Culver, (David) Andrew

views updated

Culver, (David) Andrew

Culver, (David) Andrew , inventive American-Canadian composer, instrument maker, and performer;b. Morristown, N.J., Aug. 30, 1953. He studied composition with John Rea and Bengt Hambraeus, electronic music with Alcides Lanza, and sound recording with Wieslaw Woczcyk at McGill Univ. in Montreal (B.M., 1977; M.M., 1980). He subsequently was a founding member of SONDE, a Canadian music design and performance ensemble. He pioneered the musical application of R. Buckminster Fuller’s tensegrity structural principle, devising richly resonant music sculptures that vibrate synergistically. His output of more than 60 works takes four forms: stage performances by music sculpture ensemble, interactive music sculpture installations, computer- displayed text and electroacoustic music projections, and scores for traditional instruments. His solo stage works include Viti (1981) and Music with Tensegrity Sound Source #5 (1983), which he has performed in Europe, Canada, and the U.S.; his Hard Lake Frozen Moon (1989), for two performers active in an elaborate stage environment built up of 19 sound sources, was commissioned by Toronto’s New Music Concerts and the Laidlaw Foundation. His Quasicrystals… (1989), developed with pianist Thomas Moore at the Yellow Springs Inst. for Contemporary Studies and the Arts, is a work for two performers on separate and complex itineraries within a field of 21 amplified, hanging music sculptures. Chance-composed lighting is an essential, determining element of these and other works.
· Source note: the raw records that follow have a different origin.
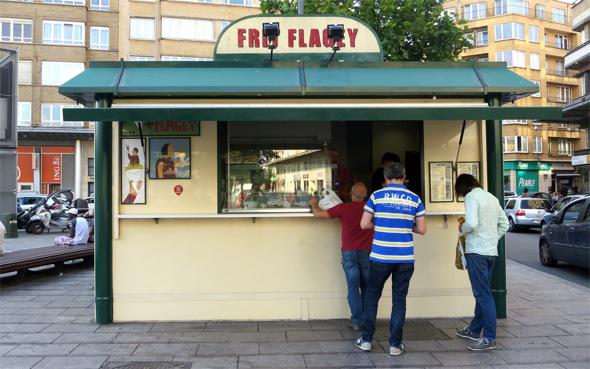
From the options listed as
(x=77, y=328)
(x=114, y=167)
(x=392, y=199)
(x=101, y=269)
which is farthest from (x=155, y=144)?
(x=392, y=199)

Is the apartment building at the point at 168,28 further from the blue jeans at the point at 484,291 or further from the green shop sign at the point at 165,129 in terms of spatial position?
the blue jeans at the point at 484,291

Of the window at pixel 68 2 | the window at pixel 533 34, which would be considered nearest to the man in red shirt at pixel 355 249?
the window at pixel 68 2

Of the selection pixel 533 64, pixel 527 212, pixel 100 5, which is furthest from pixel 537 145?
pixel 100 5

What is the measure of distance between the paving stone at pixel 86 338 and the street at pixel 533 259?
8.26 metres

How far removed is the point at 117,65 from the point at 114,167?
4.23ft

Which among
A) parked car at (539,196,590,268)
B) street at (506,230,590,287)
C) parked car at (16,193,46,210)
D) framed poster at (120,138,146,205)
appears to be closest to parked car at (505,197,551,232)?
street at (506,230,590,287)

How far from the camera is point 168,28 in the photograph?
1395 inches

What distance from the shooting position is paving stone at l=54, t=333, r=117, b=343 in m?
5.31

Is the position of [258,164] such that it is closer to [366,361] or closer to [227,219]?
[227,219]

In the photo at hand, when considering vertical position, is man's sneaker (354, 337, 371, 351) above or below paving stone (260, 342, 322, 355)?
above

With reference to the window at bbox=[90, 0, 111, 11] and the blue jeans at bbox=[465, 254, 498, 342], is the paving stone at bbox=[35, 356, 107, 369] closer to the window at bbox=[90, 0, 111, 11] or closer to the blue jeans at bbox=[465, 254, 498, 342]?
the blue jeans at bbox=[465, 254, 498, 342]

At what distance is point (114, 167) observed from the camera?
5941mm

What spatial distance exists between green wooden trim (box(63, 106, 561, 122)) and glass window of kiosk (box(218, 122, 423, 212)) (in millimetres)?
1063

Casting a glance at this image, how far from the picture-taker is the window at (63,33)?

Culver has also created public installations of interactive music sculptures, including those at the Staten Island Children’s Museum (1983) and the Children’s Museum of Manhattan (1989–91). From 1984 to 1992, Culver worked with John Cage, developing computer programs toward the realization of Cage’s musical and poetic processes. His programs ic and tic, computer simulations of the coin oracle of the I Ching, were used in all aspects of the composition and direction of Cage’s Europems 1 & 2 (1987). He composed Ocean 1–95 for 112 Instrumental Soloists (1993) for the posthumous realization of Cage’s final collaboration with Merce Cunningham, Ocean.